▼
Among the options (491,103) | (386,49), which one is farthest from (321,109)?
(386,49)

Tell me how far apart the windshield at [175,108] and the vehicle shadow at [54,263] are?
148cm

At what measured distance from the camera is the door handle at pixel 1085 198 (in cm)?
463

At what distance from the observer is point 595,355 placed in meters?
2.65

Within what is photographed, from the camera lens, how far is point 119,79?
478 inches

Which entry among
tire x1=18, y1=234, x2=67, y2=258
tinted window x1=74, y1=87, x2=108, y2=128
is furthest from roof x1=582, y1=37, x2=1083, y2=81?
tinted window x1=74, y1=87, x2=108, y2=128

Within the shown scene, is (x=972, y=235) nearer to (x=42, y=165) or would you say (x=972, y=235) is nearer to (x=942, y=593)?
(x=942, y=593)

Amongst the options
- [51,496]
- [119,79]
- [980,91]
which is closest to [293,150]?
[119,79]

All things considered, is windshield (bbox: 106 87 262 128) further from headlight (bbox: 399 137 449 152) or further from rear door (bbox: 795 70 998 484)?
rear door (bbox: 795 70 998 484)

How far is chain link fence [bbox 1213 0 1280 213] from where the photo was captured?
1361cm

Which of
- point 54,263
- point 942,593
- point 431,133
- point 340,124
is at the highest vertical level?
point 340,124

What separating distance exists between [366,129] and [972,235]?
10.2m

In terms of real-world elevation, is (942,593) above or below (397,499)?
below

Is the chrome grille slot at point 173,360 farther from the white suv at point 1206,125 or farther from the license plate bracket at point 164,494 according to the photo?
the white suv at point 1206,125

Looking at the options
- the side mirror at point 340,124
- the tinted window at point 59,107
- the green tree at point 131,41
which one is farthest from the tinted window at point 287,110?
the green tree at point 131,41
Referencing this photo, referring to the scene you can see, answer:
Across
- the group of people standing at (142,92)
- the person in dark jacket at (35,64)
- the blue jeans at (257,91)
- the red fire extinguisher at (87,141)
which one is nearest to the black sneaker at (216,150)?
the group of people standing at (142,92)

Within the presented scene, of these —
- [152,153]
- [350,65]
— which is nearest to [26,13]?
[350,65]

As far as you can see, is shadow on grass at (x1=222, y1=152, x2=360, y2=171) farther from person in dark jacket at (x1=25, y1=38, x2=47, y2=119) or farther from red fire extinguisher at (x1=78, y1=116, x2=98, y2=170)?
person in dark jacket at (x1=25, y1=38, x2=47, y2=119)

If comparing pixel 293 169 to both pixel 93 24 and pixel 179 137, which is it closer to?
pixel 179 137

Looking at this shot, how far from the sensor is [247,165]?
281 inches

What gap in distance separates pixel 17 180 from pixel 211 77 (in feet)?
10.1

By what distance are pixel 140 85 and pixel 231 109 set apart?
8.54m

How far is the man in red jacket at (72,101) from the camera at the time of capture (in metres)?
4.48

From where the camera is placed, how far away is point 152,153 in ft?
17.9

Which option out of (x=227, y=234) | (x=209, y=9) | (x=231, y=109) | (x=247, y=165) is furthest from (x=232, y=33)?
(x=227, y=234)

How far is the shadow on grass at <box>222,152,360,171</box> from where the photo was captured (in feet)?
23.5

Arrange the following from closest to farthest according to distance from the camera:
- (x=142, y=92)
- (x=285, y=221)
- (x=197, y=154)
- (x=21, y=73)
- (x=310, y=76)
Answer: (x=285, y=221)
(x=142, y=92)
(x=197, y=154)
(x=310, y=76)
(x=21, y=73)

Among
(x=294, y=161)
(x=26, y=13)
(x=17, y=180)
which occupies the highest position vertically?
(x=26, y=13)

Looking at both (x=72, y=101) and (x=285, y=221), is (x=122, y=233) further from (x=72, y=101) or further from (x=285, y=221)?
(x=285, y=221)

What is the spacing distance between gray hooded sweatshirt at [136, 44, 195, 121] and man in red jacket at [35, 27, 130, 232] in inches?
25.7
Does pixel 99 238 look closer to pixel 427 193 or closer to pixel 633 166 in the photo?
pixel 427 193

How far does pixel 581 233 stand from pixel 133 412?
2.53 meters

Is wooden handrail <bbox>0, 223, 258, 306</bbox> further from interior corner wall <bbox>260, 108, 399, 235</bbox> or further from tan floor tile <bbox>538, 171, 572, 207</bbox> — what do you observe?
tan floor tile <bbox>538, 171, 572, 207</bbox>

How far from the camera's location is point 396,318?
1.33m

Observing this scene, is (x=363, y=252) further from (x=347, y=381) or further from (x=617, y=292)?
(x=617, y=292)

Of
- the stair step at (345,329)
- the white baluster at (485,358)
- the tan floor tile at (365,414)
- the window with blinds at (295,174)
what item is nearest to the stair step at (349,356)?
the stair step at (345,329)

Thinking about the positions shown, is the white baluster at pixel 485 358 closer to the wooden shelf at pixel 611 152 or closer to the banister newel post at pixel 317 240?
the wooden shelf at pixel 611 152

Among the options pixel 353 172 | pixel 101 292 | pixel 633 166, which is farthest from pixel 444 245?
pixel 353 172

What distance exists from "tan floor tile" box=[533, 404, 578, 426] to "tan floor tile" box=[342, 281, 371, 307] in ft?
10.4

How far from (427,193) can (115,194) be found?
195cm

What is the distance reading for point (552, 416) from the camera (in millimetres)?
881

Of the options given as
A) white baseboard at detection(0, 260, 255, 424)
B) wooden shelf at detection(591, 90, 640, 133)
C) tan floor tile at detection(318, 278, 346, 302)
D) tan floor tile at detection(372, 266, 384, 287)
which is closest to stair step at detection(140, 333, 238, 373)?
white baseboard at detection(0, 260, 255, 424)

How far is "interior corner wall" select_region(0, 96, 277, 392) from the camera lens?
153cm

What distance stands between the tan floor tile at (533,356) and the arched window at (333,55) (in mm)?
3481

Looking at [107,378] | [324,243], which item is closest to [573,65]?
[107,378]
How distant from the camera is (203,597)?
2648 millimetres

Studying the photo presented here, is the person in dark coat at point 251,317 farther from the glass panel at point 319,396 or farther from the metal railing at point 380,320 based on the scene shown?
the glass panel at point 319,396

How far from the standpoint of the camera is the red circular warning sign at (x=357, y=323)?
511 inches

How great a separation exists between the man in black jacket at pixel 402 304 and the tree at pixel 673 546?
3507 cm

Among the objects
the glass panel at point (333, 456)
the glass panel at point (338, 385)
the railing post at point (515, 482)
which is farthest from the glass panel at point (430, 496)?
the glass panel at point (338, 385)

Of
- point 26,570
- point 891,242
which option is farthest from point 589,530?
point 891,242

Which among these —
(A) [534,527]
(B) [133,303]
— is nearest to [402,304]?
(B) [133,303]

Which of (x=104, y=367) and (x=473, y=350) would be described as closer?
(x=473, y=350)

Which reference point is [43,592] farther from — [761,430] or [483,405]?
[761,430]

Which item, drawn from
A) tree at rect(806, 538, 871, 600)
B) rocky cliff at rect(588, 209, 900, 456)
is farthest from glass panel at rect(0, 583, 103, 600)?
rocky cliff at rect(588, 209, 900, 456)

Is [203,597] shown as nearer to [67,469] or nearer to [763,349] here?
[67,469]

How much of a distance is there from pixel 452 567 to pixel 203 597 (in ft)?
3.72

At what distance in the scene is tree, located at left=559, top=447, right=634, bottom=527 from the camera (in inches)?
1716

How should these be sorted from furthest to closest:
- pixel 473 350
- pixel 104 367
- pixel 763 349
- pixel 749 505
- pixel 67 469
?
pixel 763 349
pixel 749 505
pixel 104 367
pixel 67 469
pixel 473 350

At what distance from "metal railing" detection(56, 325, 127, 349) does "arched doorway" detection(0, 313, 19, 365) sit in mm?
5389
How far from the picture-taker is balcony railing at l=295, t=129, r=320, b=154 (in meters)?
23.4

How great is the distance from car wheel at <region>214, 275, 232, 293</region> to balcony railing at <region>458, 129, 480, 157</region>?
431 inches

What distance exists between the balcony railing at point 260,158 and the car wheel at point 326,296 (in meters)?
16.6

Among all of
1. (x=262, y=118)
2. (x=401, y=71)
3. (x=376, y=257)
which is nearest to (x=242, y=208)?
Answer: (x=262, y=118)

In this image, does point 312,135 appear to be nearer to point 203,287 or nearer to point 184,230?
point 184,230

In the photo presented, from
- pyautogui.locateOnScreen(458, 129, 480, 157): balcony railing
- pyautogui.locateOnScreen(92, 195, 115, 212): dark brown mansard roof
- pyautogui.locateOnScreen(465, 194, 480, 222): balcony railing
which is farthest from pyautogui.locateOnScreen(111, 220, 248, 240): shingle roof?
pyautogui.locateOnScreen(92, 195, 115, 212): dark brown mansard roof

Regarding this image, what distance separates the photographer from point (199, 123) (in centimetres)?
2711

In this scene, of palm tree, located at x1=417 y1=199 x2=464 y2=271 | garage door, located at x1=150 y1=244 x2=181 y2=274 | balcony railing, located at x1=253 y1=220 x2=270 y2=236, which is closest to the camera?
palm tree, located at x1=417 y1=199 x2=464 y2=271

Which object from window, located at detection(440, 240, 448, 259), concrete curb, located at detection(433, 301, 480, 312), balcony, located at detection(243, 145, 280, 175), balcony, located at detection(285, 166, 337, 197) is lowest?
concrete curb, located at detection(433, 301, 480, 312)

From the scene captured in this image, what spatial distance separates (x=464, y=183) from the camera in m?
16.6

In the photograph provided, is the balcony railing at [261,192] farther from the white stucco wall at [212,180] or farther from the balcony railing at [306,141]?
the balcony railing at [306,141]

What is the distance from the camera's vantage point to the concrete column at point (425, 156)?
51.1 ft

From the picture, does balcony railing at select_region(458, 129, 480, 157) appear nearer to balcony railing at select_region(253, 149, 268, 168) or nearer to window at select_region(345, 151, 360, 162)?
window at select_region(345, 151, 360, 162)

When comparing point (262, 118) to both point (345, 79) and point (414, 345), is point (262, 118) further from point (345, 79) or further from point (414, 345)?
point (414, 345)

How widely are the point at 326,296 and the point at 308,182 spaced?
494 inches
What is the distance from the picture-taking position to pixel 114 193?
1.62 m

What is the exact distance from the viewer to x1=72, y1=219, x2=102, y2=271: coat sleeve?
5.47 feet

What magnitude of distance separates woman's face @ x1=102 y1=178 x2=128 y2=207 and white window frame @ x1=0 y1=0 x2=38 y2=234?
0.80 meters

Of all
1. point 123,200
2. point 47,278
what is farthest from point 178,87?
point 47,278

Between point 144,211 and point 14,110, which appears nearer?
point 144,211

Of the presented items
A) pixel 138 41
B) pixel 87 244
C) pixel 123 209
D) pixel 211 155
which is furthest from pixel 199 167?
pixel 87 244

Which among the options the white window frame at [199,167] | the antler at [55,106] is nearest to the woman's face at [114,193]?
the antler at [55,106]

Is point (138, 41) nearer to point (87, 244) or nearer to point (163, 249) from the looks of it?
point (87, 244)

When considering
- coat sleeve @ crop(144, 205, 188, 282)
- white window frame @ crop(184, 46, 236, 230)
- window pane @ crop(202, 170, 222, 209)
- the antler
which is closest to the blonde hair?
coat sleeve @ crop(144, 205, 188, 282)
▲
* Written request
Reproduce the listing word for word, starting with the line that contains "By what distance" and continuing through the line that contains "2.53 meters", with both of those lines included.

* Finished exercise
By what distance are pixel 140 85 and pixel 231 109 set apart?
8.54m

How far is the man in red jacket at (72,101) from the camera at the time of capture (in metres)?
4.48

From where the camera is placed, how far away is point 152,153 in ft?
17.9

Which option out of (x=227, y=234) | (x=209, y=9) | (x=231, y=109) | (x=247, y=165) is furthest from (x=232, y=33)?
(x=227, y=234)

How far is the shadow on grass at <box>222,152,360,171</box> from where the photo was captured (in feet)?
23.5

Arrange the following from closest to farthest according to distance from the camera:
- (x=142, y=92)
- (x=285, y=221)
- (x=197, y=154)
- (x=21, y=73)
- (x=310, y=76)
Answer: (x=285, y=221)
(x=142, y=92)
(x=197, y=154)
(x=310, y=76)
(x=21, y=73)

Among
(x=294, y=161)
(x=26, y=13)
(x=17, y=180)
which occupies the highest position vertically?
(x=26, y=13)

Looking at both (x=72, y=101) and (x=285, y=221), is (x=122, y=233) further from (x=72, y=101) or further from (x=285, y=221)?
(x=285, y=221)

What is the spacing distance between gray hooded sweatshirt at [136, 44, 195, 121] and man in red jacket at [35, 27, 130, 232] in inches?
25.7
Does pixel 99 238 look closer to pixel 427 193 or closer to pixel 633 166 in the photo?
pixel 427 193

How far does pixel 581 233 stand from pixel 133 412?
2.53 meters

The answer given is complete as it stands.